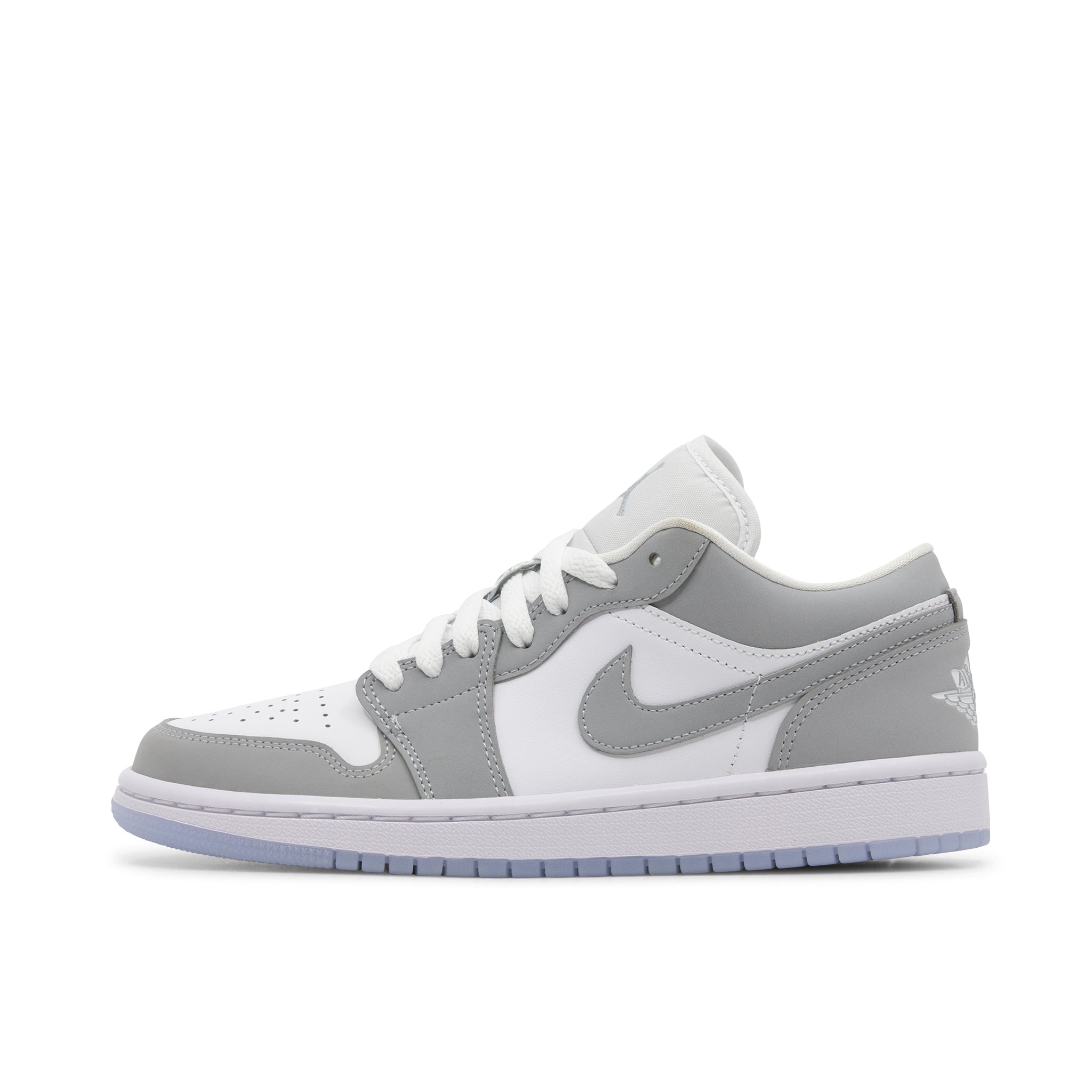 AIR JORDAN 1 LOW WMNS WOLF GREY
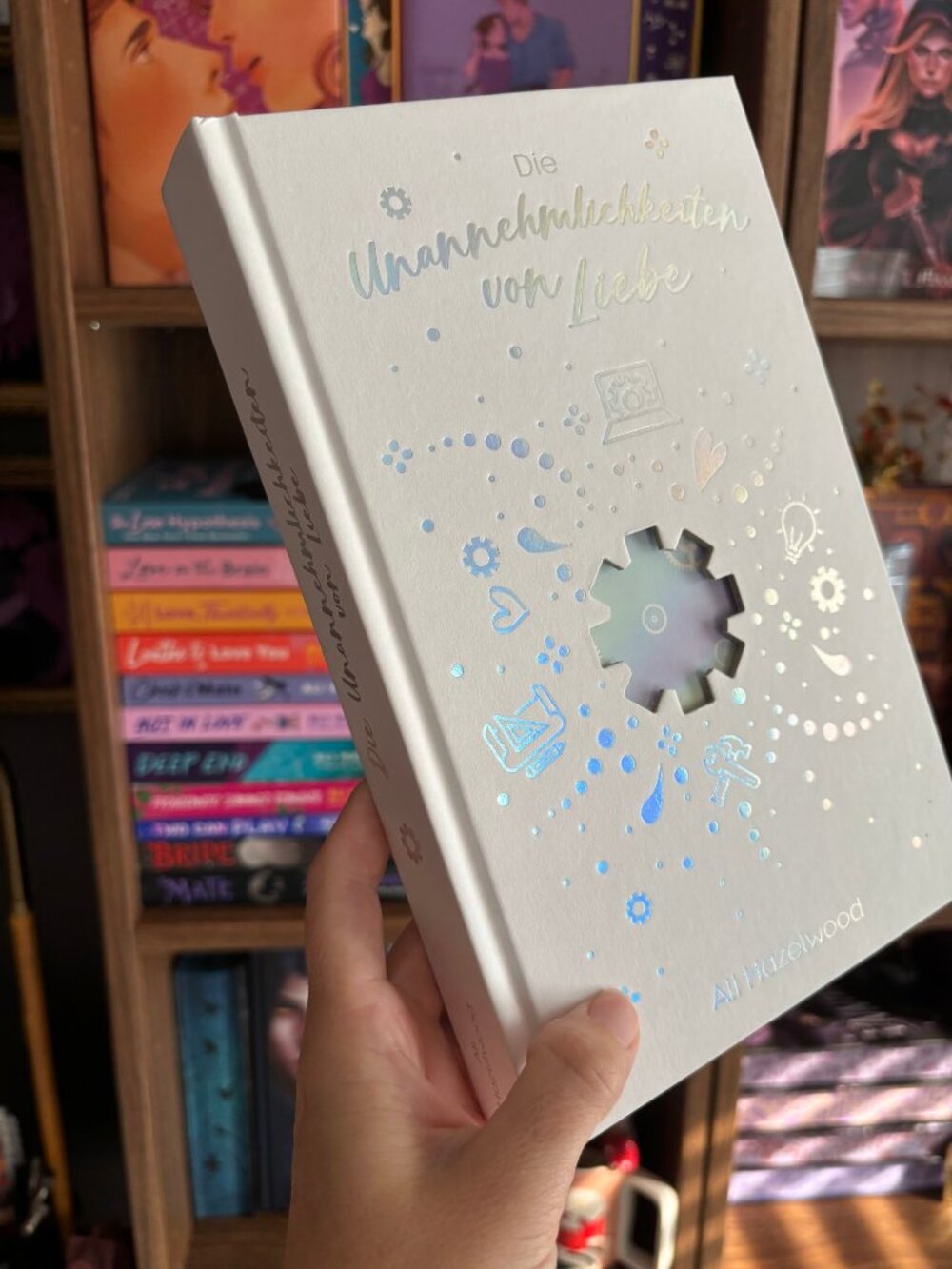 NWOT! Bücherbüchse Loathe To Love You Anthologie Special Edition Hardback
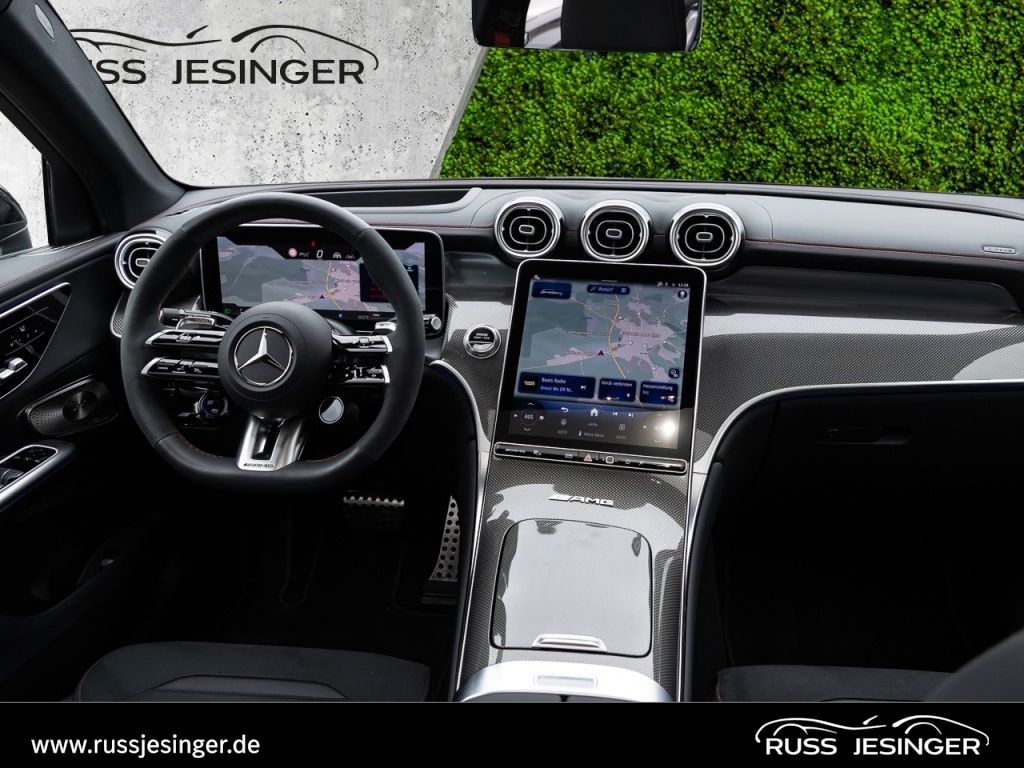Mercedes-Benz GLC 43 AMG 4M *AHK*360*HUD*Memo*Pano*Burm*KeyGo*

- [What you will do] Write out every line above exactly, minus images.

- [Response]
 AIR JORDAN 1 LOW WMNS WOLF GREY
 NWOT! Bücherbüchse Loathe To Love You Anthologie Special Edition Hardback
Mercedes-Benz GLC 43 AMG 4M *AHK*360*HUD*Memo*Pano*Burm*KeyGo*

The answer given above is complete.